I asked for it not to political and it seems to be decent mellow debate.  My intent was to see if anyone else did this. My guess is the answer is no.


----------



## mondeo (Aug 4, 2009)




----------



## dmc (Aug 4, 2009)

Glenn said:


> They should have just let chaper 11 proceed as normal. Now it's a gigantic cluster "fudgesicle" with the dealers suing to keep their unprofitable dealers open, the unions keeping their overly rich benefits and retirement packages...it's obsurd.



Those people are fighting for their livelyhood... Can you blame them?  Wouldn't you rather fight for what you have then be destitute and insuranceless???

I mean come on.. show some compassion...  this isn't JUST numbers... it's people...


----------



## drjeff (Aug 4, 2009)

dmc said:


> Those people are fighting for their livelyhood... Can you blame them?  Wouldn't you rather fight for what you have then be destitute and insuranceless???
> 
> I mean come on.. show some compassion...  this isn't JUST numbers... it's people...



It is people, but very often in situations like we're talking about here it's people with a sense of entitlement(often false), where they're so quick to rally what they perceive to be their right (regular raises inspite of the economy, fully subsized healthcare, full pensions, regular and expected overtime, etc).  The auto industry of today ISN'T anything resembling what it was 10, 20, 30+ years ago, however the expectations of the auto workers is, and in the modern, global economy one has to ask if that's really a realistic expectation???

*Note* me personally I've only owned GM cars (my wife on the other hand ) and I've got a couple of GM retirees as patients so I hear things from them. Plus as a boss, I have provided atleast annual raises, and maintained our medical and retirement benefits to date.


----------



## dmc (Aug 4, 2009)

Call it what you want - but if you are given something and someone tries to take it away...  It will piss you off...  i don't care who you are...   And if it's your living, your healthcare and your future... It's going really really piss you off...  It's human nature..

I'm in IT - was laid off after 15 years at AT&T... the only thing I am is jealous of people that get all that stuff...


----------



## mondeo (Aug 4, 2009)

I'm just so glad people are willing to assuage the suffering of their generation for the mere cost of increased suffering of mine...


----------



## deadheadskier (Aug 4, 2009)

mondeo said:


> I'm just so glad people are willing to assuage the suffering of their generation for the mere cost of increased suffering of mine...



would you say that to a veteran?

are you suffering?

has any generation of Americans truly suffered for a long period of time due to the decisions of a prior generation?

### Dataset content
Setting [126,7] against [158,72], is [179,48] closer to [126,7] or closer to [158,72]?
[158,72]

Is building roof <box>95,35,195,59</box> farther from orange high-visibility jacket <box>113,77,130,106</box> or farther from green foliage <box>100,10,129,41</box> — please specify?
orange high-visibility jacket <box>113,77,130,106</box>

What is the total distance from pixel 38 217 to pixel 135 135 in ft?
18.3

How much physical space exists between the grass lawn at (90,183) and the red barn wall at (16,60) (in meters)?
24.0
...
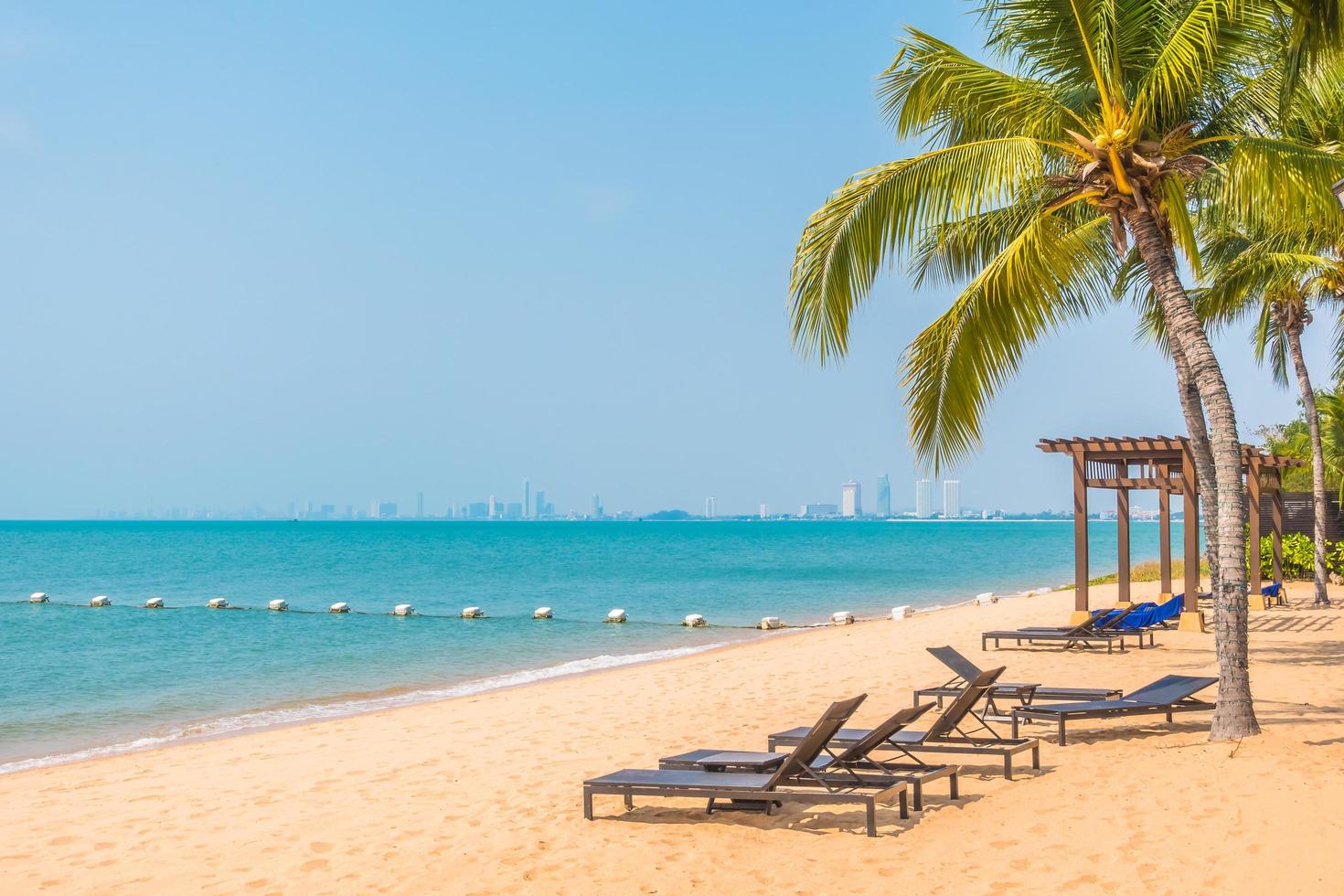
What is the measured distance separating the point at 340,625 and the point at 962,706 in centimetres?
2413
...
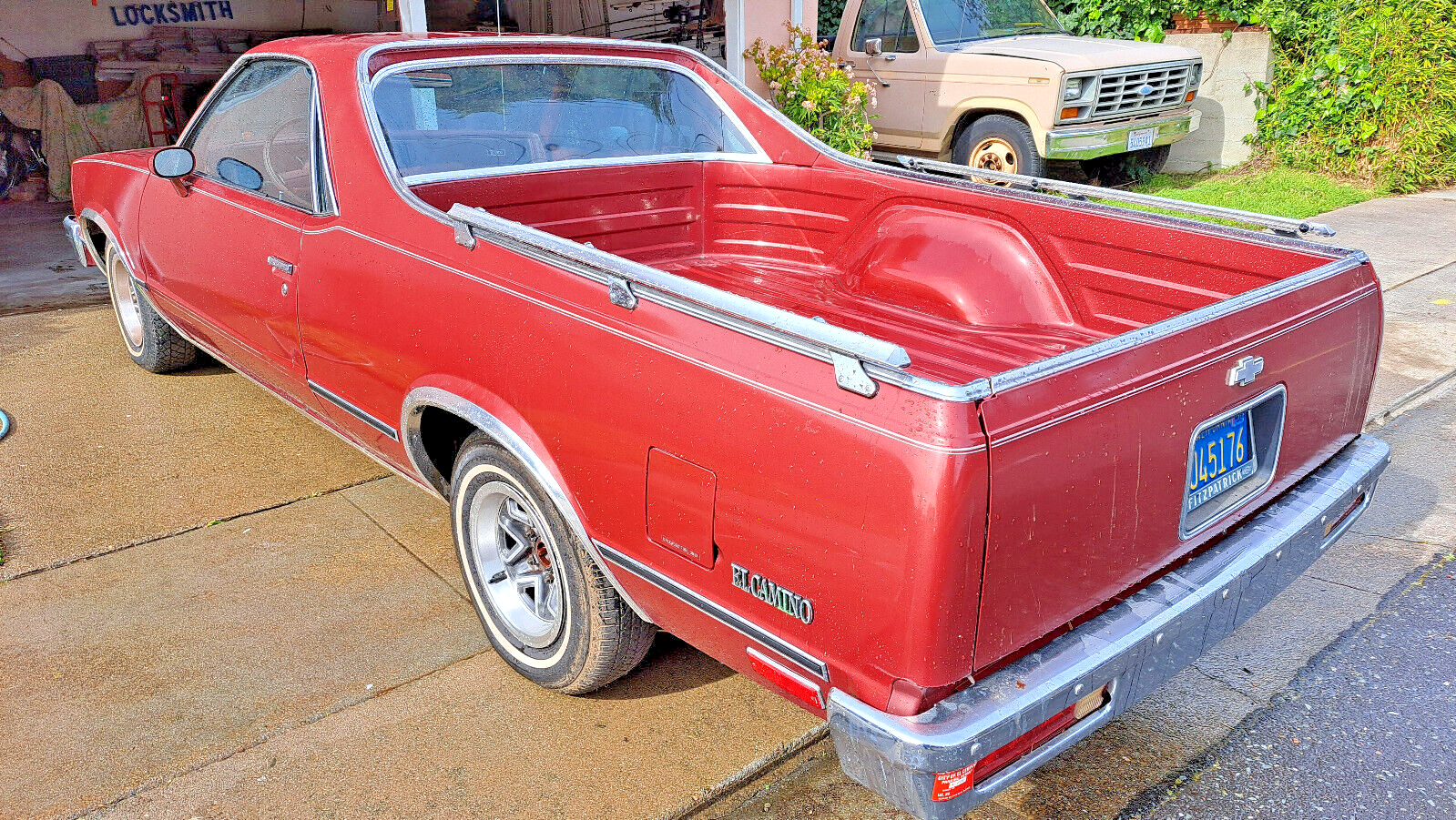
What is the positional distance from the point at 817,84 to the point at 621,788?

### Assignment
For each statement below, state whether it agrees with the forum thread, answering yes or no and quoting the thread's deciding words exactly.
1. The poster dmc was laid off after 15 years at AT&T.
2. The poster drjeff has personally owned only Ford cars.
3. The poster drjeff, as a boss, has provided at least annual raises.
The data plays no part in what follows.

### Output for this exercise
1. Yes: "was laid off after 15 years at AT&T"
2. No: "me personally I've only owned GM cars"
3. Yes: "as a boss, I have provided atleast annual raises"